Last year when I was going my GCSE's I worked in my schools library and the library was getting some kind of award and they wanted some of the library moniters to pose for a photo. But I had a cold and looked like crap so even though the teacher tried to persuade me to come I refused! No way I was having my photo taken looking like Jade Goody!!
Also when I was 5 my mum says that for my primary school's centenary either me or my sister (she can't remember,we're twins you see) was in the local paper posing for a photo with something to do with it, I don't remember this though.
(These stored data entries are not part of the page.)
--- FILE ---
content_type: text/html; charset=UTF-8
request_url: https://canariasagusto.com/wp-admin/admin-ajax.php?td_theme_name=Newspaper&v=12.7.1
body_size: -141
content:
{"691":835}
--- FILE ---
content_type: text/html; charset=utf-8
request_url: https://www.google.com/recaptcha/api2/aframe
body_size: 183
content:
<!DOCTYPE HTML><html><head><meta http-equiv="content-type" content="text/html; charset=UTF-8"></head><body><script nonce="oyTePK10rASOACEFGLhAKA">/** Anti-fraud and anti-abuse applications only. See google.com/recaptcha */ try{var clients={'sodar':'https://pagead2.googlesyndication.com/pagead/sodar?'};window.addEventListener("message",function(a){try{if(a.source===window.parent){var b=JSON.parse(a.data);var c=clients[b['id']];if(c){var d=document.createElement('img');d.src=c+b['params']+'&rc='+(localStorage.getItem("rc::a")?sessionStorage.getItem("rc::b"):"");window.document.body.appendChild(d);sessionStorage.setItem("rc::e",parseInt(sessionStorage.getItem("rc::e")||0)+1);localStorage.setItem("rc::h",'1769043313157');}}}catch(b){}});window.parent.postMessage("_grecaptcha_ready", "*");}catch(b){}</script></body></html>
(, Sat 12 Feb 2005, 14:30, Reply)
South Wales Echo
me and my brother, aged 7 and 8 holding a stillborn siamese piglet corpse, smiling.
I had to hold the cold umbilical cord and hide it behind the piggy corpse.
*shivers in horror*
(, Sat 12 Feb 2005, 13:54, Reply)
I was about 6-7.
Not sure, but the foundations for team valley post office head quarters were being laid.
As an educational trip or something, my school picked 8 people to come along from my class, by random, from a hat. I was first picked. Ha.
Anyway, got there, got sort of lost, got picked up by some random contractor and put right next to Jet from the gladiators! Next thing my picture was in the newspaper, me standing a little confused but pretty damn happy next to Jet, and everyone in my class hated me.